>> Begin
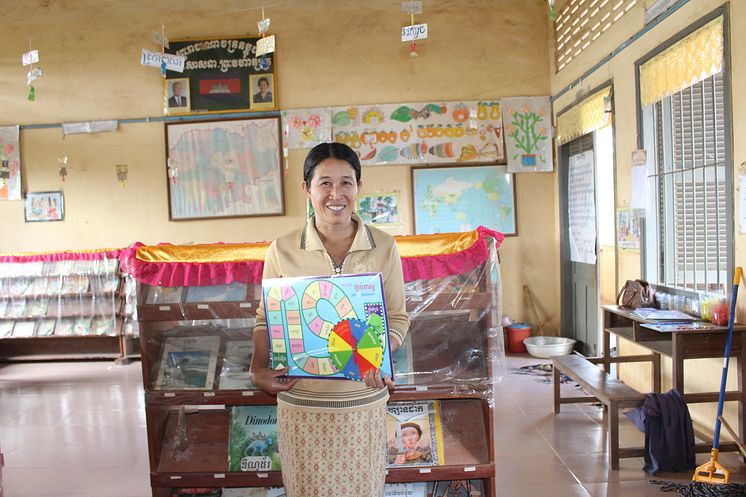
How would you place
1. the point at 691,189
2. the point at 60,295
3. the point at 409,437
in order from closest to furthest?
the point at 409,437 → the point at 691,189 → the point at 60,295

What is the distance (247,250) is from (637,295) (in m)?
2.89

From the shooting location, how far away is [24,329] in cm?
683

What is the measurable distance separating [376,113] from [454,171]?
113 centimetres

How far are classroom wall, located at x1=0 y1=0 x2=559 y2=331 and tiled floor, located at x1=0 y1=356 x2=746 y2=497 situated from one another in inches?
80.5

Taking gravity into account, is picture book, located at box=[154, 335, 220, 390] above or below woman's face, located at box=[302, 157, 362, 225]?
below

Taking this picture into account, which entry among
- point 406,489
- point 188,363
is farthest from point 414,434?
point 188,363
>> End
- [Given instruction]: Omit the pictures and output all of the other material exactly.

- [Completed task]:
How would you place
1. the point at 691,189
2. the point at 60,295
3. the point at 409,437
in order from closest to furthest?
the point at 409,437 → the point at 691,189 → the point at 60,295

What is the distance (247,250) is from (637,295) (in m)?
2.89

From the shooting location, how far away is [24,329] in cm?
683

What is the measurable distance separating [376,113] from [454,171]?
113 centimetres

How far are classroom wall, located at x1=0 y1=0 x2=559 y2=331 and tiled floor, located at x1=0 y1=356 x2=746 y2=497 situated from one another in inches?
80.5

Taking gravity into account, is picture book, located at box=[154, 335, 220, 390] above or below woman's face, located at box=[302, 157, 362, 225]?
below

Taking this picture into account, which entry among
- point 406,489
- point 188,363
is farthest from point 414,434?
point 188,363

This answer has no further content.